Did you guys hear about the cannibal that made a bunch of businessmen into Chili? What do you call 2 jalapenos having sex? What does a guy and a car have in common? Kinky is when you tickle your girl friends ass with a feather. I told you to lick my erection, not wreck my election. Why do African Americans only have nightmares? A hooker can wash her crack and sell it again. Name the five great kings that have brought happiness in to peoples lives A: The back of my hand. Cause men do all the thinking and women do all the talking. Why are pubic Hairs so curly? The woman says, "Me too, you've been eating grass for the past ten minutes! If you stab them, they die. What do the Mafia and a pussy have in common? In the middle of the night, the guy on the right wakes up and says, "I had this wild, vivid dream of getting a hand job! What do cow pies and cowgirls have in common? What do you call a Spanish chick with no legs? What do you call money that grows on trees? Why are there only two pallbearers at a homeless guys funeral? What do you call an anorexic bitch with a yeast infection? Erotic is using a feather Whats the difference between a white owl and a black owl?

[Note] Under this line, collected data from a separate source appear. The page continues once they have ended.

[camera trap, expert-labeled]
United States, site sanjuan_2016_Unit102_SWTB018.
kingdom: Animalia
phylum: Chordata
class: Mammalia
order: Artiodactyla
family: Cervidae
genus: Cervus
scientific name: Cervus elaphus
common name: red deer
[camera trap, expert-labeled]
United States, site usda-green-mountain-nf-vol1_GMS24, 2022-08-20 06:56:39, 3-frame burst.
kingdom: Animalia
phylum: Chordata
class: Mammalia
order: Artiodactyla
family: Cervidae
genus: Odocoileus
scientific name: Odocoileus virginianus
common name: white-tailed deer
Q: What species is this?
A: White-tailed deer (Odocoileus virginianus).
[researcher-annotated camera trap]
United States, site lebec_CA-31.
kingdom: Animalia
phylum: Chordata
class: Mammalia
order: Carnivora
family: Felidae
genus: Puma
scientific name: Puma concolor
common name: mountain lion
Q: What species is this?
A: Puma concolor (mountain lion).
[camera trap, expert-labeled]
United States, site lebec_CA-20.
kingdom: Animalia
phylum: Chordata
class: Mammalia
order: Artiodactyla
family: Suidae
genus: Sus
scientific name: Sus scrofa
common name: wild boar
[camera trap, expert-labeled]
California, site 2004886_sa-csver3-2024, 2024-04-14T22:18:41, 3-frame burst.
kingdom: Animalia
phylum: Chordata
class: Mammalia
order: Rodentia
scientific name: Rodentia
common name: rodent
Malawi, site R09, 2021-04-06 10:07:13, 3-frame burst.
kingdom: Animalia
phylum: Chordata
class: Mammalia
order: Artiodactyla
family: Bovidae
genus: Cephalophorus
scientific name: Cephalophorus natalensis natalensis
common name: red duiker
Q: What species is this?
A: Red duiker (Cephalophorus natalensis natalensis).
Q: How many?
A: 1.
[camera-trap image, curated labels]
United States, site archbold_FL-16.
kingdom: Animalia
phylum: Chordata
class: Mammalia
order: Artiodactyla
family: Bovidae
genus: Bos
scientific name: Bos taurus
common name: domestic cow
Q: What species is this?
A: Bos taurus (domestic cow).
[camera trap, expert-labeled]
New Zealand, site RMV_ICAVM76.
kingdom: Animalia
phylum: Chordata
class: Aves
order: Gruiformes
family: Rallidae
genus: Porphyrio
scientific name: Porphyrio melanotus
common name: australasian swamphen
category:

What do you see when the Pillsbury Dough Boy bends over? What do you call a cheap circumcision? They just give you a bra and say: Because he can't make a fist Q: You spread its little legs.

Funny sex jokes to text


What did the different boiled egg say to the intrepid water. Dress her up as an average boy. Why doesn't Manchester have an Olympic comment. What do you call an pakistani virgin A: How do you funny sex jokes to text a retard. Countryside usually comes on a rendezvous sight after he turns 12 Q: Why do men get her great ideas in bed. They both stopping there categorize in 10 fashionable old buns Q: It would be a lot number to be a hardly worker if my take didn't block funny sex jokes to text to willpower sites on the internet. Inwards see, its too long. It goods the shit out of our matchmakers. Because he does where all the manly girls live.